Nein, es wird nur scheinbar unsichtbar, zirkuliert weiter mitten unter uns, ohne dass wir es als solches erkennen. Denn die krude Logik ist, aus Ärger über die unwirtliche Heimat klammheimlich mit dem Bargeldkoffer über die Grenze zu gehen und anderntags als verdeckt operierender Unternehmer zurückzukehren, weil es ja so schön ist, hierzulande Geschäfte zu machen.
Das ärgert ja nicht nur den Steuerfahnder, das irritiert auch die Notenbanken. Denn sie können die Geld- und Kapitalströme nur grob beaufsichtigen, wenn sie eine Fülle von Transaktionen gar nicht richtig einschätzen können.

Banken verdienen an Intransparenz

Noch kurz nach der Finanzkrise gaben eingefleischte Börsianer zu Bedenken, dass Wertpapiergeschäft solle allein über ihren Handel laufen. So jedenfalls hätte das Schlimmste verhindert werden können.
Stattdessen haben sich deutsche Banken als Teilhaber der Börsenplätze verabschiedet und im Stillen ihr eigenes, nicht durchschaubares Geschäft im großen Stil aufgebaut. Zuvor hatten sie noch hoch und heilig versprochen, ihr hauseigenes Risikomanagement würde verhindern, dass liberalisierte Finanzmärkte scheiterten.

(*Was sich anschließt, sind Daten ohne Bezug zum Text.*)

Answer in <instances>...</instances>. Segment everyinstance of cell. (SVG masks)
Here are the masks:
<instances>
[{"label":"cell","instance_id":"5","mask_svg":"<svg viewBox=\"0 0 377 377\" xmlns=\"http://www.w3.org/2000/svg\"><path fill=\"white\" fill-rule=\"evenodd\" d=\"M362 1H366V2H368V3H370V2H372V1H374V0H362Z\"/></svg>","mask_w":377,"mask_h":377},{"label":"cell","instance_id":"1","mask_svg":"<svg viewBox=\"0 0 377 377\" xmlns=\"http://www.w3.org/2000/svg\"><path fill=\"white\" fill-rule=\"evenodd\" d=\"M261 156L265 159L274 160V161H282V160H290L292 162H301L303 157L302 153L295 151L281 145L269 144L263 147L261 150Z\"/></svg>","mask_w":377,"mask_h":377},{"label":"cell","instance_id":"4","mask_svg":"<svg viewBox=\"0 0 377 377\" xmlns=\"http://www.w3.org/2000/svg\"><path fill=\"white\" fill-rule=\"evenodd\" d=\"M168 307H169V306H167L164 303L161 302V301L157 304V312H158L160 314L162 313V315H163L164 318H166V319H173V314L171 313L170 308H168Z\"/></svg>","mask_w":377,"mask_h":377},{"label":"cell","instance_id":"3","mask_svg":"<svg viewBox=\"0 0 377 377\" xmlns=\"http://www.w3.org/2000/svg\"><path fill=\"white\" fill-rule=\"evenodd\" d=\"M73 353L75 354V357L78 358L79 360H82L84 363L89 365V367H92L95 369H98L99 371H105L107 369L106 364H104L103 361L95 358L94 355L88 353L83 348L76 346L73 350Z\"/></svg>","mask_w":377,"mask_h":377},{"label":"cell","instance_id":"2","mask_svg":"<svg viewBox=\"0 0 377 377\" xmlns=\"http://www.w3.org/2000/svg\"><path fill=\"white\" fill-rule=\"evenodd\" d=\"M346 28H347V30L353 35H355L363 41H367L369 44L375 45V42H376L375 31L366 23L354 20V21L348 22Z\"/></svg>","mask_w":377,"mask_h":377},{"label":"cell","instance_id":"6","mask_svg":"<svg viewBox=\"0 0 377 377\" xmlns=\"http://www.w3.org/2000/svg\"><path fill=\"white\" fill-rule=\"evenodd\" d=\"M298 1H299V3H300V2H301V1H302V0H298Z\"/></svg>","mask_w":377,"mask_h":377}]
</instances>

Das Ergebnis war, sie haben mit Intransparenz Geschäfte bis zum Crash gemacht, aber zugleich behauptet, so informiert und durchsichtig zu sein wie keine zweite Branche.
Nach allem sollte zumindest der Bankenverband Spitzenleute nach Hause schicken, die von Marktwirtschaft so reden, dass sich Ludwig Erhard vermutlich im Grabe umdrehen würde, könnte er die Geschichte von den Briefkastenfirmen noch hören.